Tuesday, September 18, 2007

Color of the Sea, by John Hamamura

Although I knew the basic details of the internment of Japanese Americans during World War II, this book makes me realize how little I actually knew. John Hamamura takes readers inside the lives of many Japanese Americans growing up and living just before, during, and after the war, and makes more real than most history books the impact of this event on Japanese American families and the larger culture.

This novel, written for adults, tells the story of Sam Hamada, a young man who is born in Japan, grows up in Hawaii, and comes of age in California. Sam is an excellent student of both American and Japanese culture, and is a hero of epic proportions. Like the central character of Samurai Shortstop, he is trained in bushido, the way of the Samurai warrior. Sam uses his skills to survive in a modern world that no longer embraces this code, but yet is in much need of the best that it has to offer.

What Sam is most in need of is something that bushido does not easily convey or accept. Love, forgiveness, understanding, and compassion. He acquires these gifts from his first teacher, Fujiwara-san, his first love, Yuriko, and his California sweetheart, Keiko (who actually emerges as something of a co-protagonist over the middle of the novel). The lessons that Sam learns serve him exceedingly well when he joins the United States army and confronts face to face the horrors of war and in particular Hiroshima.

This is a book that I would recommend without reservation for use in high school classrooms except for the fact that there are several highly erotic scenes in the text that probably will scare away most high school teachers. The language is touching and entirely in keeping with the rest of the text, but this might be a book to recommend rather than teach directly. In any event, the story itself is very powerful. I was riveted by the final sections of the novel which deal directly with the invasion of Okinawa and the dropping of the atomic bomb.

Since this is the second novel that I have read for this project that explores bushido and Japanese culture, I can't help but question why this topic is so prominent in books recommended by the Young Adult Library Services Association. As I stated in my last posting, it seems that the search for organic relationships is a definite theme in current young adult literature, no doubt because of all of the fragmentation and turbulence in the world today. Color of the Sea reinforces this idea through its representation of an approach to life highly sensitive to the interconnectedness of all things.

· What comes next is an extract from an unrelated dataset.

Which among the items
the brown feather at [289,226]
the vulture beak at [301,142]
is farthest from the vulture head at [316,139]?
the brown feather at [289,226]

But what strikes me most about this book is the way it presents various instances in which Sam Hamada faces no right or true choices; rather, at various moments, he is stuck between a rock and a hard place, and forced to choose between two equally compelling loyalties (a circumstance captured by the ancient Japanese quotation "Ko naran to hosseba chu naran;chu naran to hosseba ko naran"). This makes me think that perhaps we are seeing representations of the samurai warrior in young adult literature because people in the United States, too, seem to be stuck between a rock and a hard place in terms of making decisions about the ongoing war in Iraq, immigration, and health care. Perhaps this book, with its emphasis on the mindset needed to make tough choices, has the potential to educate young and old Americans alike about what they need to do to move forward, what they need to do to learn from the past and think differently.